Cultura

Il battesimo del neo comitato scientifico dell’Irssat: l’alba di un nuovo rapporto tra Università e territorio

A pochi giorni dall’evento del 26 gennaio 2018 presso il rettorato dell’ ateneo catanese, cogliamo il significativo tentativo del confluire dei saperi attorno ai problemi della realtà per ricondurli ad una “visione” del mondo.

L’Università siciliana cerca di recepire i nuovi stimoli che il divenire del mondo pone alla elaborazione e alla ricerca, per fondare un nuovo progetto di formazione.

Sembra questo il senso delle parole dell’assessore regionale all’Istruzione e alla formazione professionale Roberto Lagalla, allorchè consegnano all’Istituto di ricerca, sviluppo e sperimentazione sull’ambiente e il territorio (Irssat) l’impegnativo e ambizioso compito della transizione dalla ricerca multidisciplinare a trans-disciplinare con conoscenze sempre più integrate e confronto costante verso nuove competenze.

La sfida è cercare nuove sintesi, sia pure labili, provvisorie e revocabili, ma tali comunque da stimolare la riscoperta delle “connessioni” che, al di là di ogni possibile destrutturazione, tengono uniti i frammenti del mondo che vive sotto i nostri occhi.

 Nel solco del collegamento tra saperi e natura, l’Irssat  nel 2009 ha partecipato al bando Life+ con il progetto “N.O.WA.S.T.E.” acronimo di “New Organic Waste Sustainable Treatment Engine” (nuovo elettrodomestico per il trattamento dei rifiuti organici domestici) ottenendo il cofinanziamento dal parte della Commissione Europa.
Il progetto Nowaste ha consentito di realizzare e brevettare il “robot-mangia rifiuti” e di avviare le prime due fasi di sperimentazione dell’azione, ottenendo importanti riconoscimenti anche dalla Commissione europea e l’adesione di 20 comuni alla rete regionale Nowaste siciliana.

Al 2016 risale altresì il contributo Irssat al tavolo Rifiuti/Energia nell’ambito della Strategia nazionale Aree Interne, segnatamente a favore dell’area prototipale “Val Simeto”.

La proposta  s’è focalizzata sulla bio-digestione anaerobica di piccola taglia per i tre Comuni dell’Area Progetto SNAI (Adrano, Biancavilla, Centuripe) con impianti di micro-cogenerazione. Tale azione prevede che siano le stesse autorità comunali a realizzare e gestire i benefici delle produzioni connesse alla bio-digestione sia in termini di produzione elettrica che di trattamento dei rifiuti.

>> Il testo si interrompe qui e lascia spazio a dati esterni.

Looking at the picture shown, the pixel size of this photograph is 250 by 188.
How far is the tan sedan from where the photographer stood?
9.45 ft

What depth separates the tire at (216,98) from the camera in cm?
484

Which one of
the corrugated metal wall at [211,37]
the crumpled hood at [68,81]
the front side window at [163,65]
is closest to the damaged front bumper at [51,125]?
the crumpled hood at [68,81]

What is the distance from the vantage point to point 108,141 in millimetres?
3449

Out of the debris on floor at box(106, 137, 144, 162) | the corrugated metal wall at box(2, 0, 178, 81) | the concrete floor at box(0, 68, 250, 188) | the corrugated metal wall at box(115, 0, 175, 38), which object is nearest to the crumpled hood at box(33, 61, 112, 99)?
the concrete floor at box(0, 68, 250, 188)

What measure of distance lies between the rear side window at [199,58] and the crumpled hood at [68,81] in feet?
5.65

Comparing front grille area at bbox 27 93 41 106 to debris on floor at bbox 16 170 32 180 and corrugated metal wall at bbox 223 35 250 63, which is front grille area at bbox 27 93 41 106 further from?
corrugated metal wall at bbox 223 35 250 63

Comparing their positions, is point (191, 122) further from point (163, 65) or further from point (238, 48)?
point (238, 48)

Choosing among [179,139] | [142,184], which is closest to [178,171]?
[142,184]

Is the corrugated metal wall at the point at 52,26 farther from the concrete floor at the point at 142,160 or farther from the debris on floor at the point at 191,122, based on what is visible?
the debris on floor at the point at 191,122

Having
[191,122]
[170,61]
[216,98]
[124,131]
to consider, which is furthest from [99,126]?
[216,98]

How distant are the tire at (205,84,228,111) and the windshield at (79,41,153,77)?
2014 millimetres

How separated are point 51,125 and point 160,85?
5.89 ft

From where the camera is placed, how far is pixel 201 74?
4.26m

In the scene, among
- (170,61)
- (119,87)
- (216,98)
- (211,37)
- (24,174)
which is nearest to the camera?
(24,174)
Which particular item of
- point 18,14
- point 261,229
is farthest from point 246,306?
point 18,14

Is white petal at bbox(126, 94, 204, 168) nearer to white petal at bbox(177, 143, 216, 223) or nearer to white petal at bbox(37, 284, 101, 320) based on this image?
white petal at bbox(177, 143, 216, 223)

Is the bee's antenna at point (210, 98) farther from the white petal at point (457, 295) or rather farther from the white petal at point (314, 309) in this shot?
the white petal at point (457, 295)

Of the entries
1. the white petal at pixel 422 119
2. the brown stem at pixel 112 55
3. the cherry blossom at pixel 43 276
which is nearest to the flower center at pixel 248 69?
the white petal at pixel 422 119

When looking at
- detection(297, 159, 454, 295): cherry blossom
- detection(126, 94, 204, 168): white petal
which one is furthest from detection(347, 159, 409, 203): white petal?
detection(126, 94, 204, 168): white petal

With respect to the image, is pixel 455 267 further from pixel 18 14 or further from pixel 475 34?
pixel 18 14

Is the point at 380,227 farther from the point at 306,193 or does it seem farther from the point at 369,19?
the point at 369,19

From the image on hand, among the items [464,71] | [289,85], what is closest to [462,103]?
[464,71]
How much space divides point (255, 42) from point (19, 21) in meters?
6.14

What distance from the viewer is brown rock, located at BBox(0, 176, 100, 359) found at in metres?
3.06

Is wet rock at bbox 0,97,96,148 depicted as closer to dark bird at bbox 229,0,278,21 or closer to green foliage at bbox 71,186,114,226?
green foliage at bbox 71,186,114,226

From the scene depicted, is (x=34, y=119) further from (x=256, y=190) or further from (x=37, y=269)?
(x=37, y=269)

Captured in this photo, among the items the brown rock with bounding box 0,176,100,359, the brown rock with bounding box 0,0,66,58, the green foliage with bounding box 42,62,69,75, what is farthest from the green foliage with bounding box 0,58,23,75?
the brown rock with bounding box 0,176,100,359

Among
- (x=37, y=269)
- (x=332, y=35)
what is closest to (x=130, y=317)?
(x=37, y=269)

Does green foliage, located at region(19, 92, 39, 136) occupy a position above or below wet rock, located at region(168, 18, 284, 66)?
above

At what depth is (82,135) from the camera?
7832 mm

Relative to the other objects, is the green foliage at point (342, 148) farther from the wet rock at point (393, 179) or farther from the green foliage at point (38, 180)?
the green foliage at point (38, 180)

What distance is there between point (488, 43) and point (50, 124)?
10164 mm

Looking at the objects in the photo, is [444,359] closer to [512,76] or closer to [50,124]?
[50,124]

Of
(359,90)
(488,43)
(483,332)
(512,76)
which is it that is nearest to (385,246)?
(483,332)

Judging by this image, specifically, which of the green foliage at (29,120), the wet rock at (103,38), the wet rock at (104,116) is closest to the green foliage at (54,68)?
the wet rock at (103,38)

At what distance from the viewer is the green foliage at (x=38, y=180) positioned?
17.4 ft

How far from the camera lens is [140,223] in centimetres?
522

Sul fronte energia, L’Irssat ha avanzato un’idea forte: “l’attuazione di forme di sviluppo innovative rivolte alla rigenerazione di una economia diffusa e di una caratterizzazione elettrica dell’Area che possa contribuire a un ritorno alla terra”. I presupposti di questa idea sono stati presentati a partire da tre postulati: 1)Generare dove serve; 2) Impegnare dove si crea; 3)            distribuire in reti solidali.

Nello stesso anno si colloca la pubblicazione dal titolo “Turismo sostenibile in Sicilia, le 7 proposte dell’Irssat” che ha ottenuto l’apprezzamento dell’assessorato regionale al Turismo per il contributo dato alla consultazione pubblica per le costituende Destination management organization.

 Al 4 marzo 2017 risale il convegno  “Democrazia partecipativa per lo sviluppo sostenibile” e la proposta per la scrittura di una carta che impegna la regione Sicilia a tenere conto degli input, delle proposte e dei progetti che nascono nelle realtà territoriali locali, garantendone il pieno sostegno e la promozione in tutte le fasi di realizzazione, rendendo effettivi i principi costituzionali di partecipazione, solidarietà e buon andamento della pubblica amministrazione, così come rafforzati da quello più recente di sussidiarietà sancito dall’articolo 118 della Costituzione.

Per ultimo, è del giugno 2017 l’intervento Irssat – con il Cnr-Itae di Messina (capofila) e con gli atenei di Catania e Palermo –   per la promozione di una task force interdisciplinare contro la desertificazione che ha consentito di presentare il progetto “Smart Land Italian Management” che integra soluzioni innovative per il contrasto ai cambiamenti climatici e l’agricoltura sostenibile tramite una fattoria energeticamente autosufficiente e la promozione di tecniche agricole biologiche e ad emissioni zero. Il progetto è al vaglio della Commissione Europea nell’ambito della misura Life 2014-2020.